Japan Geoscience Union Meeting 2018

Presentation information

[EE] Oral

A (Atmospheric and Hydrospheric Sciences) » A-HW Hydrology & Water Environment

[A-HW22] Hydrological Cycle and Water Environment

Thu. May 24, 2018 9:00 AM - 10:30 AM 104 (1F International Conference Hall, Makuhari Messe)

convener:Seiya Nagao(Institute of Nature and Environmental Technology, Kanazawa University), Isao Machida(Geological Survey of Japan), Shin'ichi Iida(国立研究開発法人森林研究・整備機構森林総合研究所森林研究部門森林防災研究領域水保全研究室, 共同), Takeshi Hayashi(Faculty of Education and Human Studies, Akita University), Chairperson:Hayashi Takeshi(Faculty of Education and Human Studies, Akita University), Iida Shin'ichi(Forestry and Forest Products Research Institute), Machida Isao(Geological Survey of Japan, AIST), Nagao Seiya(Institute of Nature and Environmental Technology, Kanazawa University)

9:30 AM - 9:45 AM

[AHW22-09] Seasonal change of water environment in snowy marshes indicated by ALOS/PALSAR data

*Yoshiko Ogawa1, Yasuhiro Hisada1, Hirohide Demura1, Kazuya Matsumoto1 (1.The University of Aizu)

Keywords:snowy marsh, monitoring of water environment , ALOS/PALSAR, normalized radar cross section

One of the difficulties of monitoring marshes in the cold areas in Japan is heavy snow in winter. In snowy marshes, on-site survey during winter is very limited. If possible, the acquired on-site data would be time-discontinuous and spatially sparse. It is generally hard to induce the whole water environment of marshes on those data.

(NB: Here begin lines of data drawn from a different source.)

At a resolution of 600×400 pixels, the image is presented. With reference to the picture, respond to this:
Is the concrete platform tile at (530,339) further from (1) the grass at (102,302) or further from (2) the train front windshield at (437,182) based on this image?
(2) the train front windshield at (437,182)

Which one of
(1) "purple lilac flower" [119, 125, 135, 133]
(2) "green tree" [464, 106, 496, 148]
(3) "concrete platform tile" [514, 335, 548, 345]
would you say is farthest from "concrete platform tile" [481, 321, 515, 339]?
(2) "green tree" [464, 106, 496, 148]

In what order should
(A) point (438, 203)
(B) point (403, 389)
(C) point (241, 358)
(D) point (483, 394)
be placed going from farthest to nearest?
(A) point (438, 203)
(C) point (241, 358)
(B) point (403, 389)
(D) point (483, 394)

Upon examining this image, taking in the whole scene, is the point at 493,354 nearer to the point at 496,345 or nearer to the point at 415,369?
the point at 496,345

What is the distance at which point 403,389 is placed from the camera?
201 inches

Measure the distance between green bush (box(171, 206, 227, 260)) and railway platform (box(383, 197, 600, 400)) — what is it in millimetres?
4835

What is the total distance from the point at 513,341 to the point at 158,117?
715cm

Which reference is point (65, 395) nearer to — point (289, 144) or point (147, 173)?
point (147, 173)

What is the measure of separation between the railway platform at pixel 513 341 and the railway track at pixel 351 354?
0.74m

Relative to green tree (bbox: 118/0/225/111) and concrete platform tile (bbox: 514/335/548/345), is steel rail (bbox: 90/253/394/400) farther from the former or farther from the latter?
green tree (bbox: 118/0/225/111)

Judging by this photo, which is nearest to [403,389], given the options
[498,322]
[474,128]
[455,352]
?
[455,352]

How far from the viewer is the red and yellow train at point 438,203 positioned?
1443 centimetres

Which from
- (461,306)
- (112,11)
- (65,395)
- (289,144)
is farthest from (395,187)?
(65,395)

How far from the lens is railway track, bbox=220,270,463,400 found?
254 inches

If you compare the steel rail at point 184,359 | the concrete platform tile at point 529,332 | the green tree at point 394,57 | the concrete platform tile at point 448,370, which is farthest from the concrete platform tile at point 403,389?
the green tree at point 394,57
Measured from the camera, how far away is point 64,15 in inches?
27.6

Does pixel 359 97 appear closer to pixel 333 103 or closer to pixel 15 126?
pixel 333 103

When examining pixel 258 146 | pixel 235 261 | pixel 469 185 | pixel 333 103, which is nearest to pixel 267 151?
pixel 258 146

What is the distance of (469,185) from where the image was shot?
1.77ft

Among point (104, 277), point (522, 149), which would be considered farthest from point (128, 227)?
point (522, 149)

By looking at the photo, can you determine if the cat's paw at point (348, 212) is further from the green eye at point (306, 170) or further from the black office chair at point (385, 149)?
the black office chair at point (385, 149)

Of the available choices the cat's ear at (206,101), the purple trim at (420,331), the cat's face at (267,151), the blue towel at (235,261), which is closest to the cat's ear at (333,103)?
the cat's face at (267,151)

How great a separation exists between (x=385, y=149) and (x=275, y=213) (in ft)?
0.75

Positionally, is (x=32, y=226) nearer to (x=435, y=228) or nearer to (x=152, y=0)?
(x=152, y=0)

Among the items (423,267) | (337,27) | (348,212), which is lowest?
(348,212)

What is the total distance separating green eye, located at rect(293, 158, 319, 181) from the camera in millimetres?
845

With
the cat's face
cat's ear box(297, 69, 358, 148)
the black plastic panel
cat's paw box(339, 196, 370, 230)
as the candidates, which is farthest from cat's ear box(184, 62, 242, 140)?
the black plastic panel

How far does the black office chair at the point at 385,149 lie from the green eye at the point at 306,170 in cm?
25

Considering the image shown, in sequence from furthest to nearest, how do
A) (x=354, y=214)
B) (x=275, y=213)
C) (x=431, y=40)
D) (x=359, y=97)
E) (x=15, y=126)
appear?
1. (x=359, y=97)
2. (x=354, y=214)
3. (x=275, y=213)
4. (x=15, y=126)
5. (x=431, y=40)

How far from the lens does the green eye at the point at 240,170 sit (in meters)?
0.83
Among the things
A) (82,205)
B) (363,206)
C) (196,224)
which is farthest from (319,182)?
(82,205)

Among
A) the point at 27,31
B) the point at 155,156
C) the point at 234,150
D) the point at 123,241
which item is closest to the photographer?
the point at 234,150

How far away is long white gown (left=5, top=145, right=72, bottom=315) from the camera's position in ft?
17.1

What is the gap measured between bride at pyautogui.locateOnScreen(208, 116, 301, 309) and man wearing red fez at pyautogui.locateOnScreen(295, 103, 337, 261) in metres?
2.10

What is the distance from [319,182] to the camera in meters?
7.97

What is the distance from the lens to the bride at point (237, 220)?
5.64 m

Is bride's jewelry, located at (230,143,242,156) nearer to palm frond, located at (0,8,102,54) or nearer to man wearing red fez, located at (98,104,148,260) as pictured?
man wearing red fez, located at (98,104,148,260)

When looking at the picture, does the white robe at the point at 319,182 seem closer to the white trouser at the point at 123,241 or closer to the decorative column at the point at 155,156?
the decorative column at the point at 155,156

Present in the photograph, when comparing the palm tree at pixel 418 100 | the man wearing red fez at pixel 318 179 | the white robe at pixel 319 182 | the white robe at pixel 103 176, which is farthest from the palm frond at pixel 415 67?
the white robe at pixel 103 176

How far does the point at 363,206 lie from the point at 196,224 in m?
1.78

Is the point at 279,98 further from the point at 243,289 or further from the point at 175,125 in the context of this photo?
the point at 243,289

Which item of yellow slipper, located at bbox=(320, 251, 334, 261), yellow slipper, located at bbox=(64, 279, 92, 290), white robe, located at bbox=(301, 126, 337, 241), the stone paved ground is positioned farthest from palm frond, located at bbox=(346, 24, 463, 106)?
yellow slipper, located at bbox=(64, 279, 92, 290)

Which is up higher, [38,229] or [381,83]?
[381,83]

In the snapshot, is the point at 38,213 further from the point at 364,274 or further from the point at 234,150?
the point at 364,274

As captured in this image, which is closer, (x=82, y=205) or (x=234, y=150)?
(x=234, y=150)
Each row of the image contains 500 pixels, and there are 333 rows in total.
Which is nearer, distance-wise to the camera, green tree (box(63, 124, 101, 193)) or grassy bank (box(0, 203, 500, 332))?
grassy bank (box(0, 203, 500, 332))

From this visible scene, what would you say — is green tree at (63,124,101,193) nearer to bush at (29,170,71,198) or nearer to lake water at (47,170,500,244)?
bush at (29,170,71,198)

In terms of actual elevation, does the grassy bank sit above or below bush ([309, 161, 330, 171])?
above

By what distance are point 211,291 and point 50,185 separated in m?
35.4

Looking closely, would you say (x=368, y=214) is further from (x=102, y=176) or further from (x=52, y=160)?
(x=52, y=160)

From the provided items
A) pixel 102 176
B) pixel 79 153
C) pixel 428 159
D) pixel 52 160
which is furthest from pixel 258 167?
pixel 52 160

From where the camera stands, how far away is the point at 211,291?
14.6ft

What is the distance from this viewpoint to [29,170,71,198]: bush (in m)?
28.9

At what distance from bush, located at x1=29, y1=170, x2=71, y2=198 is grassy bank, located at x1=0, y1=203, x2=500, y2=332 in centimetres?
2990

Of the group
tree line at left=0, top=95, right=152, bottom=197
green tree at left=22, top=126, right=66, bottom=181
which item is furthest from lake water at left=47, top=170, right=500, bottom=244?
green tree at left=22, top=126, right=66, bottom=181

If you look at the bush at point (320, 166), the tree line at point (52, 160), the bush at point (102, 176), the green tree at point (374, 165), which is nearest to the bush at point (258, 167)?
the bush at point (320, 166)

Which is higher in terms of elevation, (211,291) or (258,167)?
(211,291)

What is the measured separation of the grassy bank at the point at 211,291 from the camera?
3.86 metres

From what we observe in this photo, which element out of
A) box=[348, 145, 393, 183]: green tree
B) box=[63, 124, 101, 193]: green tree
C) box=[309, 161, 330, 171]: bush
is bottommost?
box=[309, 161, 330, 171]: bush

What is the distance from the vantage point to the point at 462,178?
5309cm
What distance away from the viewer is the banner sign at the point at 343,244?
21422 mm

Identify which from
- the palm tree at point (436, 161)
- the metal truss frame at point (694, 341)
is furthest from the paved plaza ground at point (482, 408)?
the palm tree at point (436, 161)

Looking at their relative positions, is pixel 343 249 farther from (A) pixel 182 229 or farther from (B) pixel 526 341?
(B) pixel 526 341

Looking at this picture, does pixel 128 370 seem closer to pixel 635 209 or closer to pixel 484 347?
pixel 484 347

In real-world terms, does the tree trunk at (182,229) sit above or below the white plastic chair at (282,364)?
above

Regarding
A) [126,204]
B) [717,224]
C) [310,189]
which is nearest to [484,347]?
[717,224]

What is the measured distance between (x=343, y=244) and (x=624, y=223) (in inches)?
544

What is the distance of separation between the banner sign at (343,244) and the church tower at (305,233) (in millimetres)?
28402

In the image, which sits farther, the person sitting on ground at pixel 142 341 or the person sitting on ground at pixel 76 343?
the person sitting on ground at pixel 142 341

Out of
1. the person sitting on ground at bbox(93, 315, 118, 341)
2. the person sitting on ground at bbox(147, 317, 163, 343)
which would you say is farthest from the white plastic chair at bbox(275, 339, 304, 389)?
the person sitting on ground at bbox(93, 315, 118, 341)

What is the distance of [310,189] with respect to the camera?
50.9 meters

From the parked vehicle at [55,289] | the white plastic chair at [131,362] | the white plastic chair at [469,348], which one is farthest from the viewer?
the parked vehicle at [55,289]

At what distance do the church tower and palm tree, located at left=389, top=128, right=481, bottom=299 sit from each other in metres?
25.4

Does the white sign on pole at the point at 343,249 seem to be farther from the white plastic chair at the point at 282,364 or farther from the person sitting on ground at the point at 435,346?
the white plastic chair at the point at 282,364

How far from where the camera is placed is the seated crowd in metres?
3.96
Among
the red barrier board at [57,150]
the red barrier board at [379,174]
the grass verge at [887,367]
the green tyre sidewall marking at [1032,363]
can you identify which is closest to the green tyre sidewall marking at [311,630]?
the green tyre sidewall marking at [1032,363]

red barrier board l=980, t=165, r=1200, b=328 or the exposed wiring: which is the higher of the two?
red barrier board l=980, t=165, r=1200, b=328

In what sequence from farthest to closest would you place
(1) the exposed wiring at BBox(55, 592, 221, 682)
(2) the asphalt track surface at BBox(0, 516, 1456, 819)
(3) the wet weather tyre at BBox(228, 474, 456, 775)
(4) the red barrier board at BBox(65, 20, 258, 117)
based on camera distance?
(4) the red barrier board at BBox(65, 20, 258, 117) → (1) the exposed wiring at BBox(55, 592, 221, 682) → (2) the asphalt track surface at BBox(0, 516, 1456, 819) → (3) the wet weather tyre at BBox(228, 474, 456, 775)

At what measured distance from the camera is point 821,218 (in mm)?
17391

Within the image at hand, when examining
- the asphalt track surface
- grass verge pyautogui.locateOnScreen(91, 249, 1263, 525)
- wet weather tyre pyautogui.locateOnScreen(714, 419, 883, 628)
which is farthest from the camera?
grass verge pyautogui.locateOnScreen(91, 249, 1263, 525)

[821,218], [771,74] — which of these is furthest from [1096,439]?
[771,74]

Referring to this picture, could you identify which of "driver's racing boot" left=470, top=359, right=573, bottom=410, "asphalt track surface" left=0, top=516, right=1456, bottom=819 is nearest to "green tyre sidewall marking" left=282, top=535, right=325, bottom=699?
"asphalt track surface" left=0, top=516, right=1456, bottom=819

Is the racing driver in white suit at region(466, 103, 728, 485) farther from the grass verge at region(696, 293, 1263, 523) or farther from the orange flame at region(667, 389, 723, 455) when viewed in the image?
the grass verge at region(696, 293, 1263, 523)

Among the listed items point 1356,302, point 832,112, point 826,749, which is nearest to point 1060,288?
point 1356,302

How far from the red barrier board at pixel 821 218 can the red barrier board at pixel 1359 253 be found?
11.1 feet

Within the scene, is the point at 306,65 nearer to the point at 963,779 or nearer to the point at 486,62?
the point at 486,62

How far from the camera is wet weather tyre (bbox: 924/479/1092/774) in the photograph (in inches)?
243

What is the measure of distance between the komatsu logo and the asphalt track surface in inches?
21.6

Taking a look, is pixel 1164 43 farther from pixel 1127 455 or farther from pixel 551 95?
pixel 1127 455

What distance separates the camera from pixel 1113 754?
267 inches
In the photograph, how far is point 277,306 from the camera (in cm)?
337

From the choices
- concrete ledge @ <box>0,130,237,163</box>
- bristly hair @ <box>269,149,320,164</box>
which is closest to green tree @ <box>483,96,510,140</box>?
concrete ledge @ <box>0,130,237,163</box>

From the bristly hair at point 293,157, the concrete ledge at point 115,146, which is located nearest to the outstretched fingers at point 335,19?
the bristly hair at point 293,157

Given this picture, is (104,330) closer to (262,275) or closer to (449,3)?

Earth observation satellites get the data covering the wide area and all the seasons. We can monitor the water environment of whole area of marsh through a year in long-terms by using the satellite data.

For the last few years, we introduced Advanced Land Observing Satellite (ALOS) data analysis for water monitoring of snowy marshes. We used the data from Phased Array type L-band Synthetic Aperture Radar (PALSAR) onboard ALOS.

We found considerable decrease of backscattering (NRCS: normalized radar cross section) of ALOS/PALSAR data during winter in some marshes. The decrease of NRCS means existence of more water. So the observation data showed that more water exists under the snow cover compared with no-snow seasons. One of the possibilities to explain such phenomenon is infiltrated water due to snow load. We proposed that snow layer should force water out of the peat layer.

The objective of this study is to verify and refine the above proposed model. We take 3 steps for that: (1) Examine whether the same phenomenon, which is significant decrease of NRCS during winter in marshes, could be observed in other marshes based on the ALOS/PALSAR data analysis; (2) Constrain the necessary condition for water infiltration during winter in marshes; (3) Find supporting evidence, if any, for the response of peat layer to the snow load, resulting in water infiltration.

We summarize and show the results of (1) and (2) and try quantitative discussion. We further propose and discuss the simple physical model for the process based on (3). We also refer to the other possibility for the origin of the observed water under the snow cover: melt water.